== TASK INSTRUCTIONS ==
The answer must be every line below that contains the string "Stock".

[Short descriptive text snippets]
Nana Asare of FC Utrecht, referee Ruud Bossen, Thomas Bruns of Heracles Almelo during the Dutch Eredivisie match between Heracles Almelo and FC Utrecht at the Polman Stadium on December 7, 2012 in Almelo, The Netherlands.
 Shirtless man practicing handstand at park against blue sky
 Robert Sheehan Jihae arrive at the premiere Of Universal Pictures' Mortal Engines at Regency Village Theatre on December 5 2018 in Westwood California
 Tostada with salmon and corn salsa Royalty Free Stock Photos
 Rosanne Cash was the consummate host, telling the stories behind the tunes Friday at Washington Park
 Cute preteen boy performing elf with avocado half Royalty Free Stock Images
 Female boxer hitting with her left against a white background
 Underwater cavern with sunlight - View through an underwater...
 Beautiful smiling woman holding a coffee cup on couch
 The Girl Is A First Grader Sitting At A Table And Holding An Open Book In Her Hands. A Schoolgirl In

== RESULT ==
 Tostada with salmon and corn salsa Royalty Free Stock Photos
 Cute preteen boy performing elf with avocado half Royalty Free Stock Images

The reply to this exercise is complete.